AI Centre of Excellence: Should You Build One — and What Should It Do?
As enterprise AI programmes mature, a recurring question emerges: who owns AI across the organisation? The AI Centre of Excellence is the most common answer — and one of the most misunderstood and misimplemented structures in enterprise AI. Here is how to get it right.
Key Takeaways
- An AI CoE is a standards and oversight function — not an AI implementation team. When it becomes the latter, it turns into a bottleneck that slows AI adoption.

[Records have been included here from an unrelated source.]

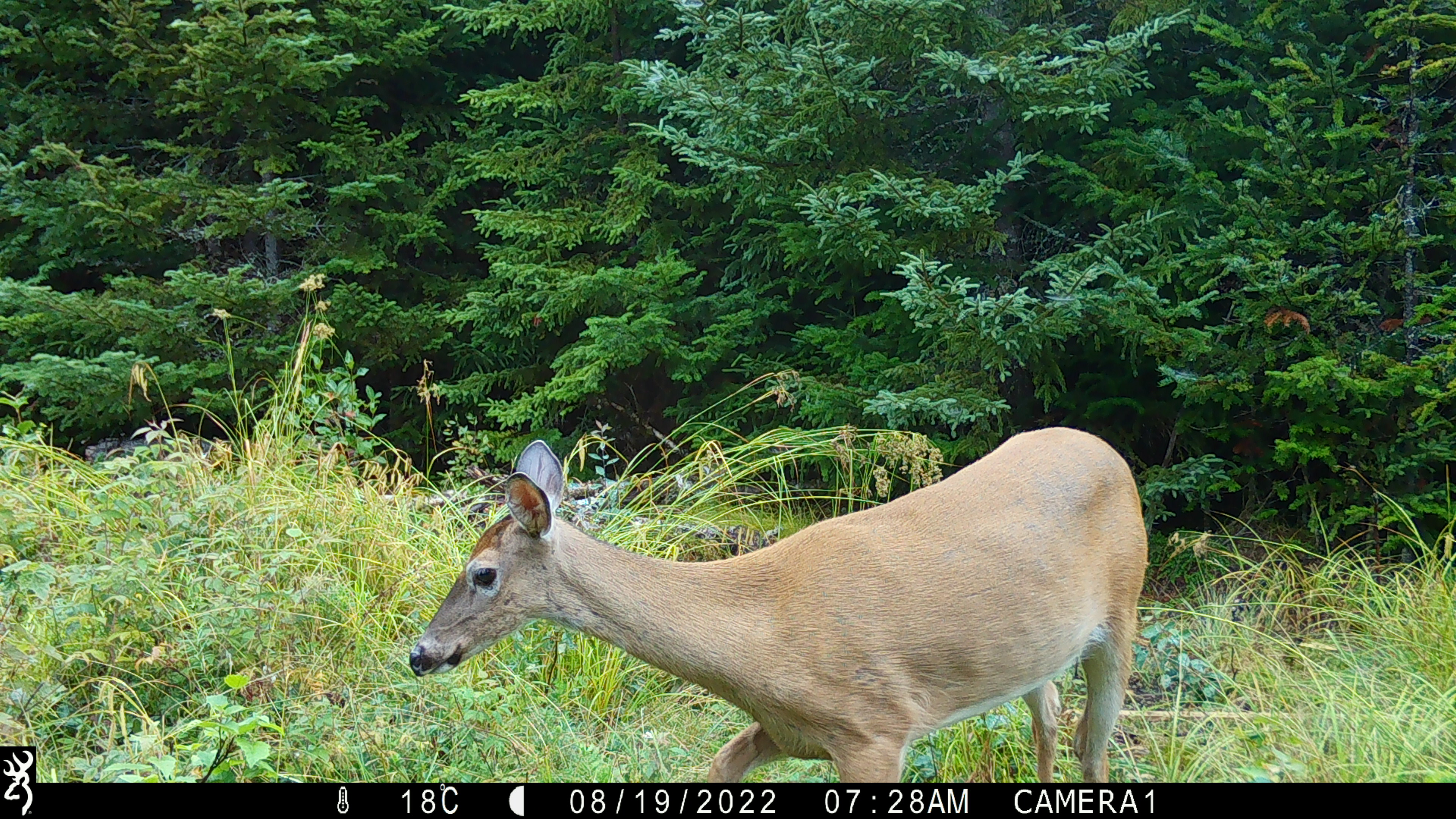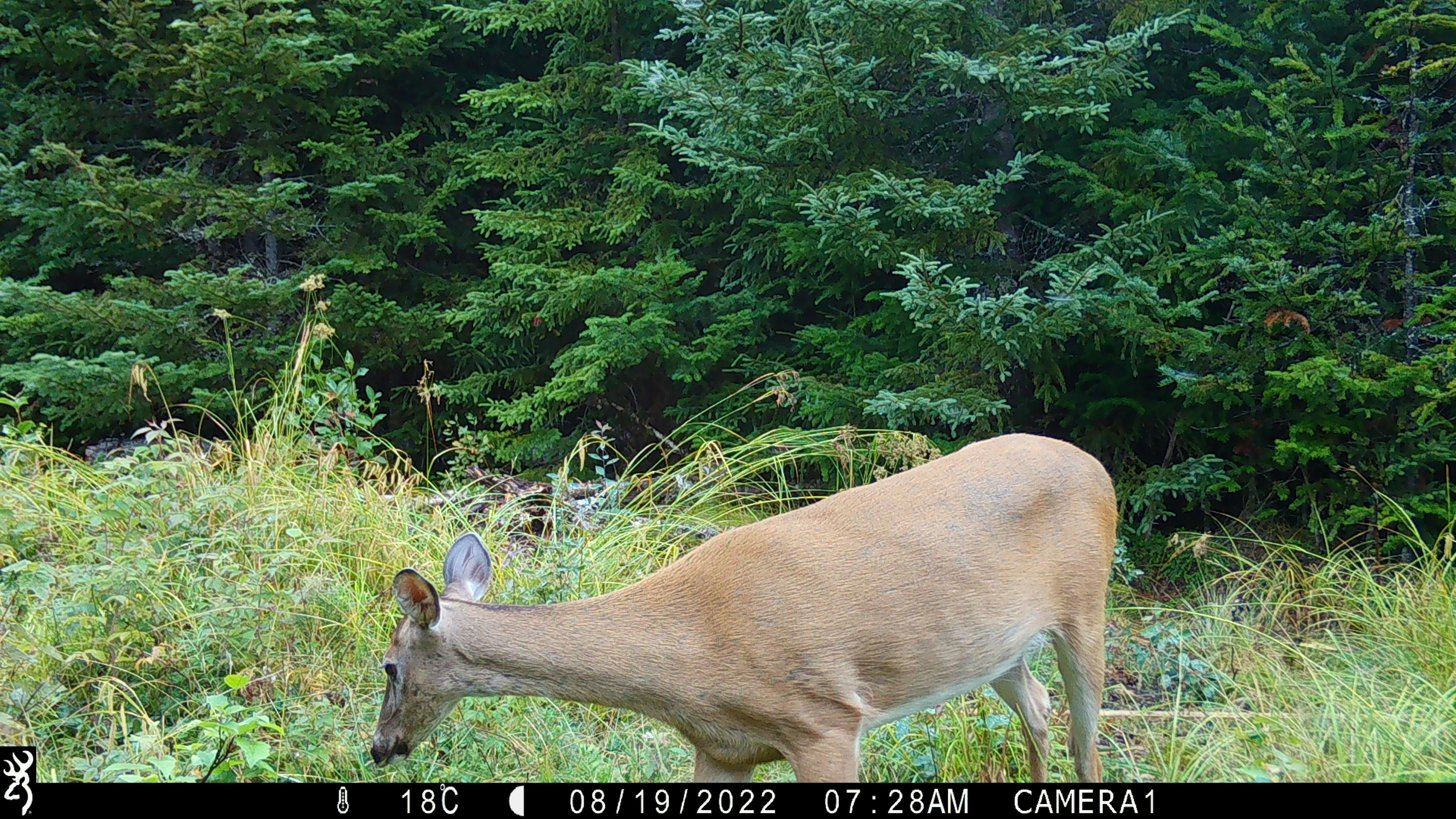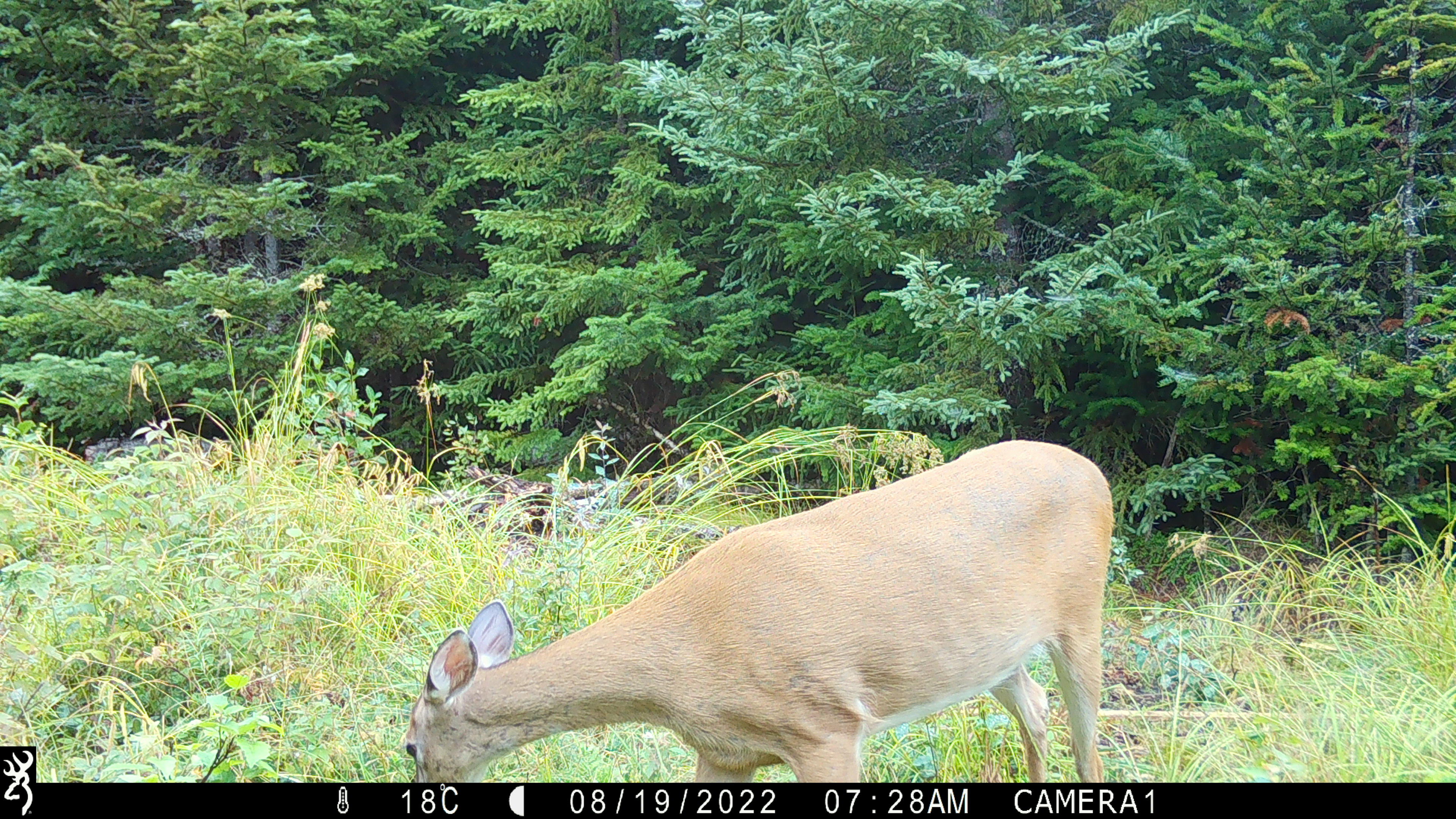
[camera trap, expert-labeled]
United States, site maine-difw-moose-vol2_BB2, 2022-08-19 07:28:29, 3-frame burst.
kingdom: Animalia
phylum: Chordata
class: Mammalia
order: Artiodactyla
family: Cervidae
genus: Odocoileus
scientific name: Odocoileus virginianus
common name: white-tailed deer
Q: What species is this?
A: White-tailed deer (Odocoileus virginianus).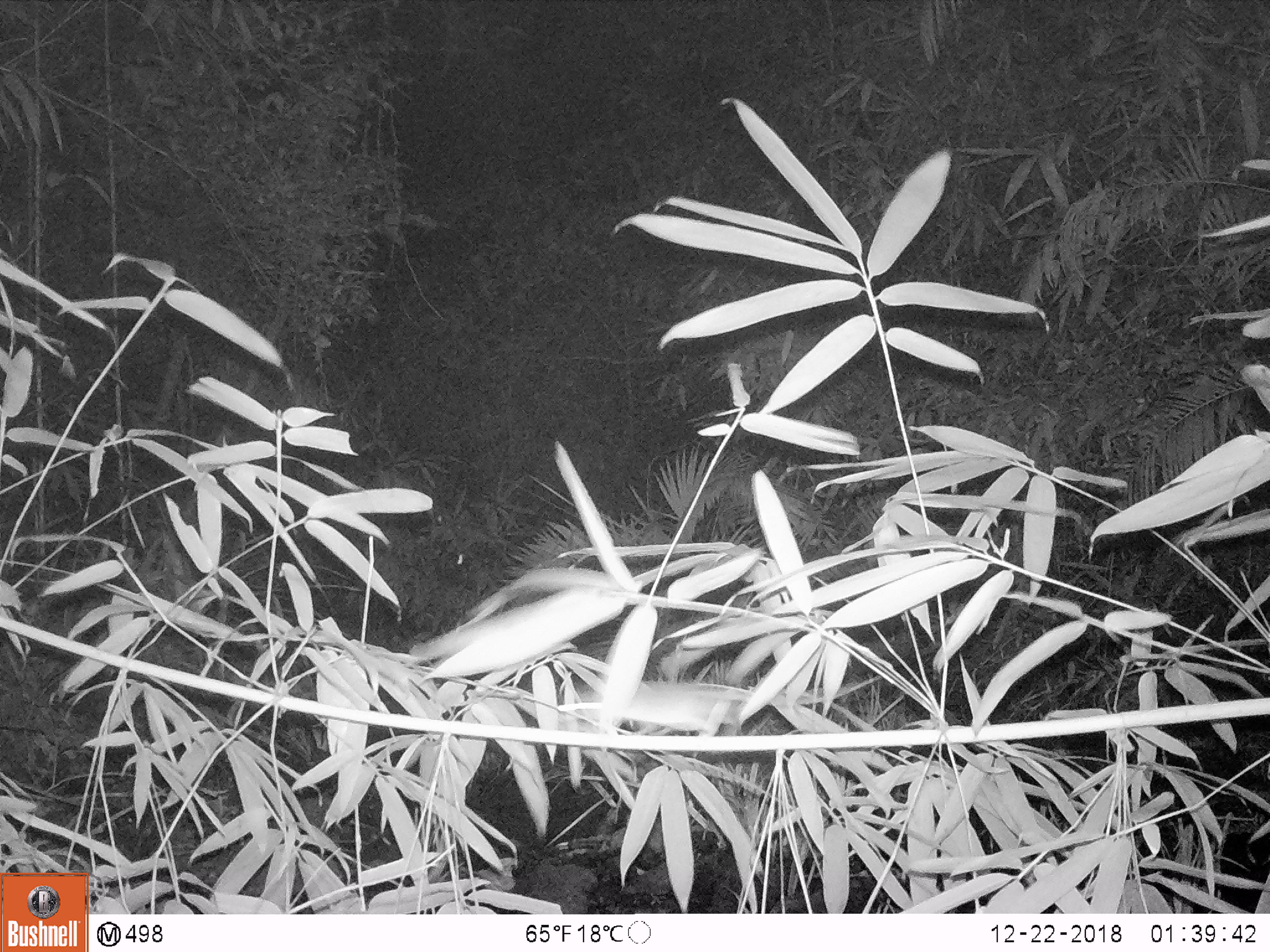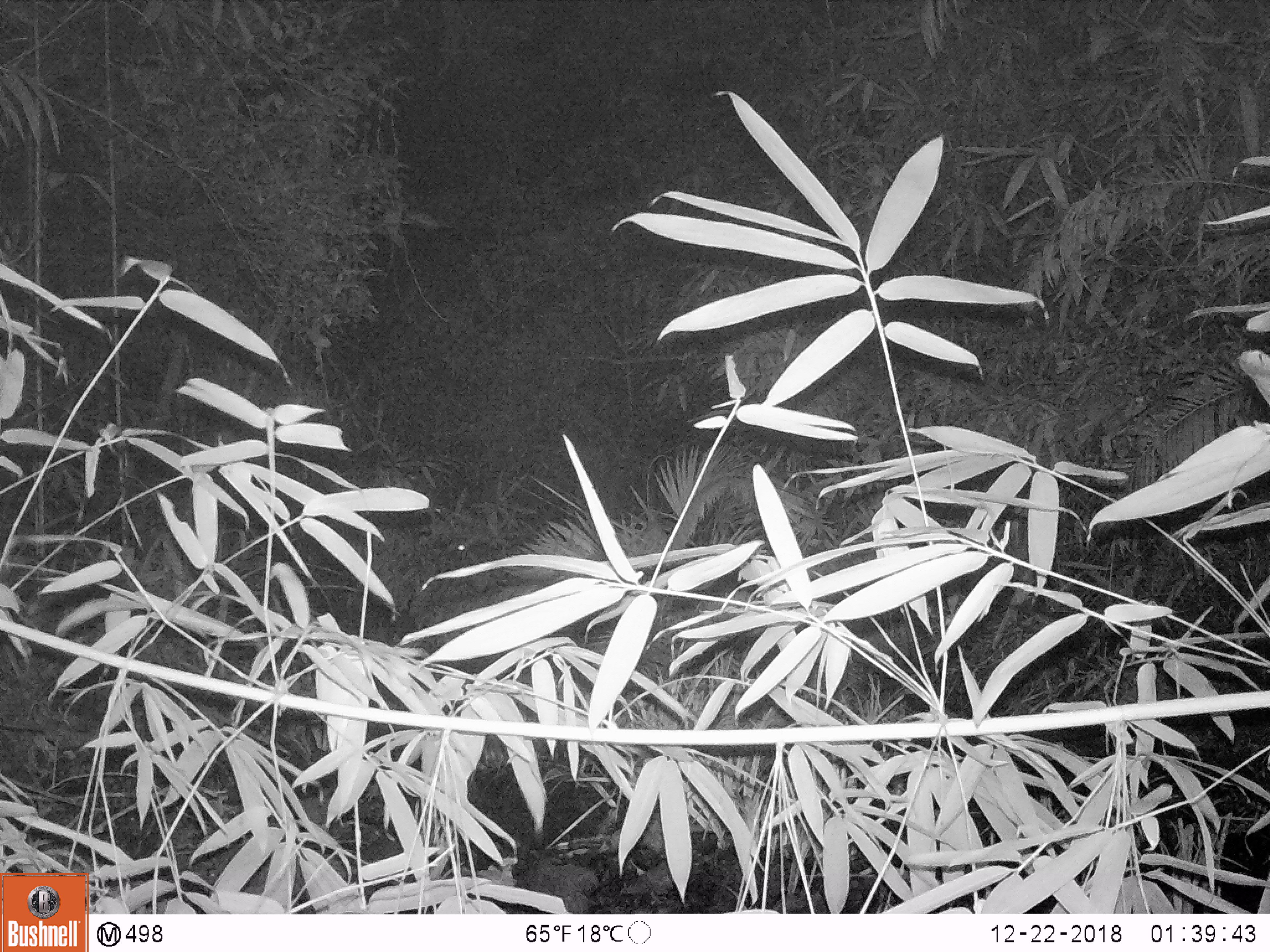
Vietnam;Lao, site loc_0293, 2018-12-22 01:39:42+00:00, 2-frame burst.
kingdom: Animalia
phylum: Chordata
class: Mammalia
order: Rodentia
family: Muridae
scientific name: Muridae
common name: old-world mice and rats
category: unidentified murid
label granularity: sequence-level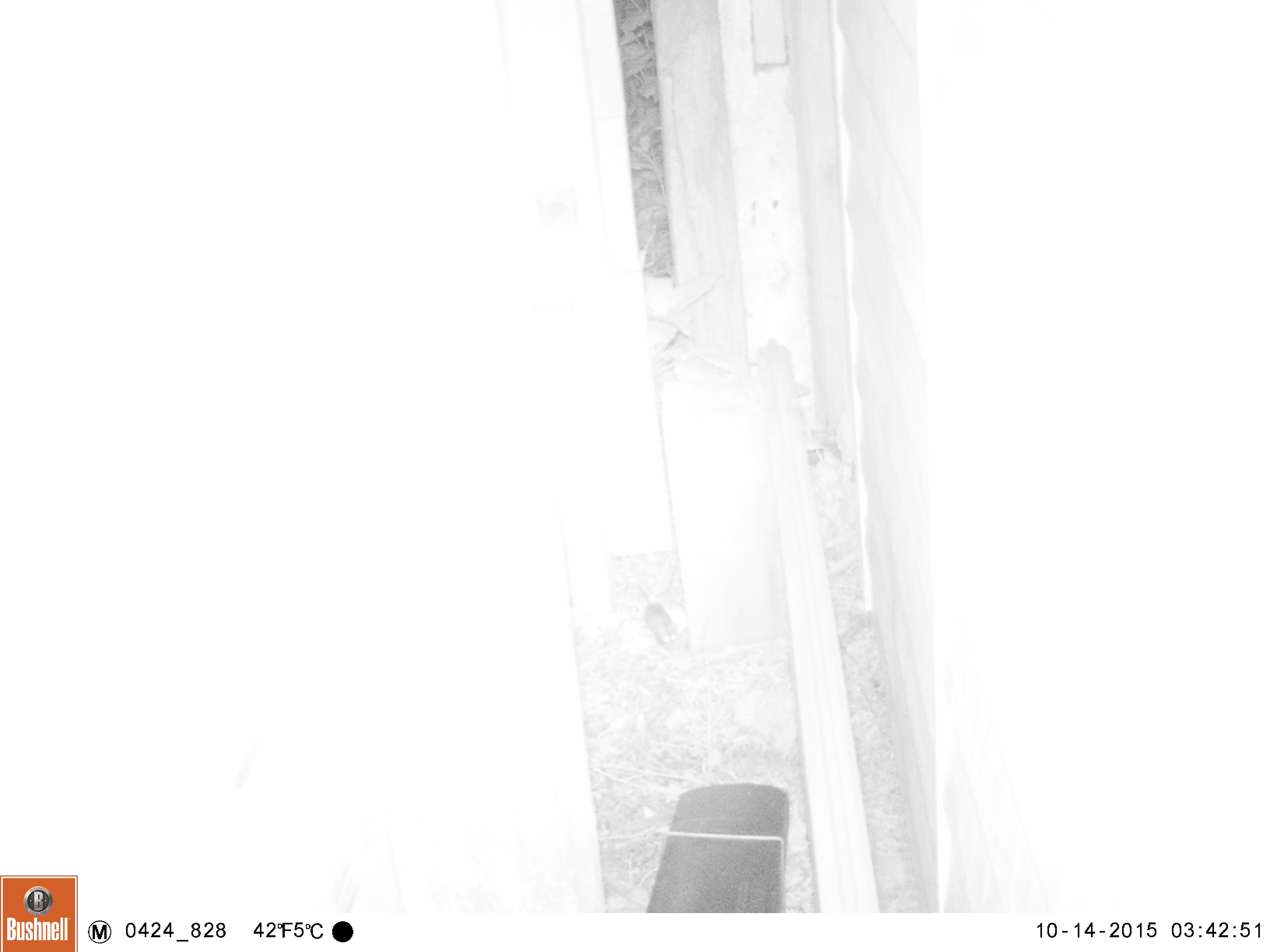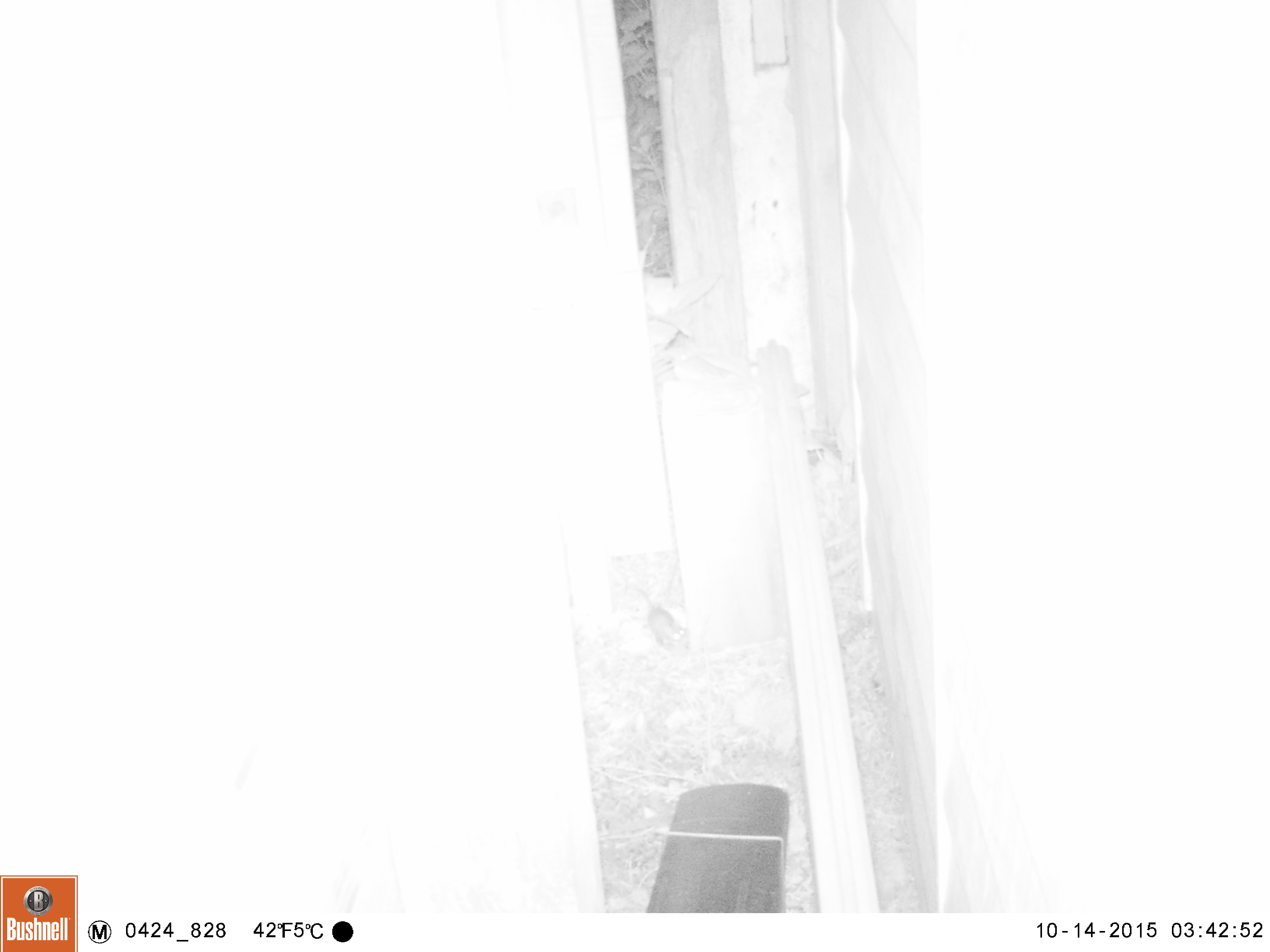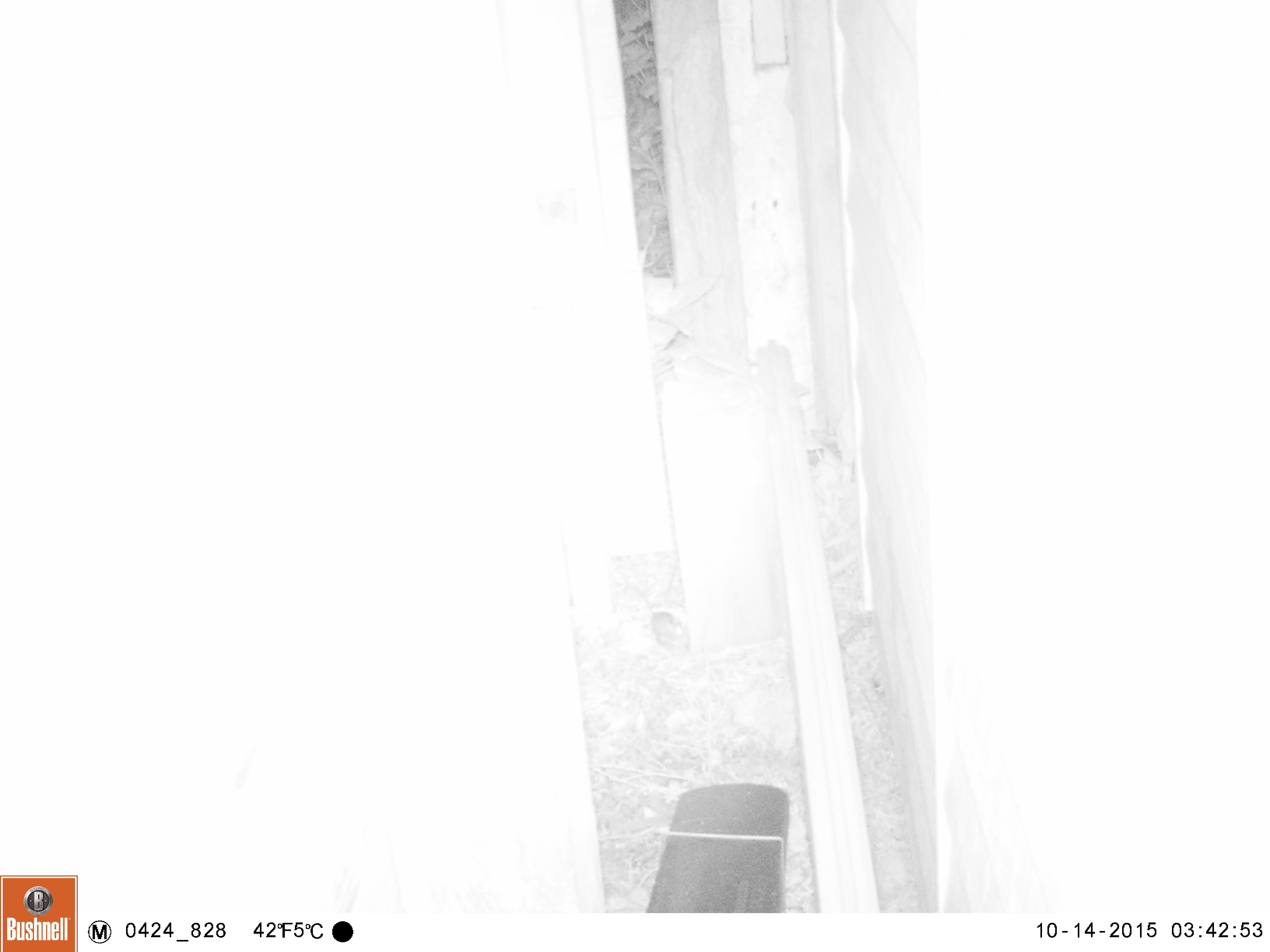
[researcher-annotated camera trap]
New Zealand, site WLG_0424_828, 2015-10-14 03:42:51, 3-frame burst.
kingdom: Animalia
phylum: Chordata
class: Mammalia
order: Rodentia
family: Muridae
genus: Mus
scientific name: Mus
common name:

- Three CoE models: Centralised (high consistency, creates bottlenecks), Federated (high speed, inconsistent governance), Hybrid/Hub-and-Spoke (most mature programmes converge here).
- Six functions the CoE must own: AI strategy alignment, governance standards, risk oversight, operating model standards, talent development, and knowledge management.
- Build the CoE when: multiple AI deployments are in production, governance questions emerge that individual business units cannot resolve, and absence of coordination is producing visible duplication.
- Building a CoE too early produces a team with no mandate. Building one too late means the first task is remediating governance debt — not establishing governance.
As enterprise AI programmes mature from isolated experiments to strategic capability, a recurring organisational question emerges: who owns AI across the organisation? Who is accountable for AI strategy, for the quality of AI governance, and for the cross-business-unit decisions that affect the entire AI portfolio?
For many organisations, the answer is a Centre of Excellence. The AI CoE is a dedicated function that provides centralised expertise, standards, and oversight for AI investment and deployment across the enterprise. It is also one of the most misunderstood and misimplemented structures in enterprise AI.
What an AI CoE Is — and What It Is Not
An AI CoE is not an AI implementation team. It does not build AI systems for business units. When it does, it becomes a bottleneck — a centralised resource that every business unit competes for, and a dependency that slows AI adoption rather than enabling it.
An AI CoE is a standards and oversight function. Its value is in the things that every AI deployment needs but no individual business unit should build from scratch: governance frameworks, risk assessment approaches, operating model standards, talent development, and the institutional knowledge of what AI investments have worked, what has failed, and why.
The Three CoE Models
Framework Reference
AI Centre of Excellence — Three Structural Models
The right model depends on current AI maturity and governance priority
Centralised
Single team owns AI governance and standards enterprise-wide
Advantages
Trade-offs
Best for: Early-stage programmes or highly regulated organisations
Federated
AI capability distributed across business units; thin central standards function
Advantages
Trade-offs
Best for: Organisations where AI adoption outpaced governance
Hybrid (Hub & Spoke)
Central hub owns governance and strategy; spokes own implementation within hub standards
Advantages
Trade-offs
Best for: Most mature enterprise AI programmes converge here
Six functions the CoE must own (regardless of model)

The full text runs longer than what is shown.